Only 2 percent of the bay’s oyster harvest comes from the upper bay, where about 30 watermen dredge for oysters between the Magothy and Patapsco rivers. So the effect of the die-off will be minimal to the overall industry, Naylor said.
But as the only skipjack captain who works in the hard-hit area, Sweitzer says the loss means that his oystering career has ended. And so has a family legacy. After catching barely two dozen live oysters Nov. 2 — compared with more than 100 bushels on the first day of last year’s season — he laid off his crew and put the Hilda M. Willing up for sale.
Poor water quality, over-harvesting and diseases have been killing off oysters in the bay for decades, bringing the population to less than 5 percent of its level in the 1800s, said Mark Bryer, director of the Nature Conservancy’s Chesapeake Bay Program.
It will take years of restoration efforts to repopulate the area with oysters, Naylor said. Until then, some species that depend on the oyster reefs as feeding grounds will be affected, including rockfish and blue crabs.
But the monetary loss isn’t even the most heartbreaking aspect of the die-off, said Sweitzer, who is 50. The worst part, he said, is “It’s a way of life that’s disappearing.”
Sweitzer’s father, Robert F. Sweitzer, bought the skipjack in 1947 and worked as its captain for 53 years to support his wife and five children.

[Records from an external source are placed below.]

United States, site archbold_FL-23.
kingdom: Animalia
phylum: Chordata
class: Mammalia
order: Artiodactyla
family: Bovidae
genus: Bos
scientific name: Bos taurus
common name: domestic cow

The Willing, named in memory of the builder’s deceased daughter, was constructed in 1905, about 10 years after the oyster-dredging boats began to dot the bay. Their high-water mark lasted about 20 years. In all, it’s estimated that about 2,000 skipjacks were made, designed to navigate the bay’s shallow waters where oyster reefs lie, according to the National Park Service’s Maritime Heritage Program.
When the elder Sweitzer wasn’t out on the water, he was repairing the boat, said his son, who remembers watching his father strip the bark off an eastern pine tree in the family’s yard on Tilghman Island to fashion the boat’s 40-foot boom, which supports the mainsail.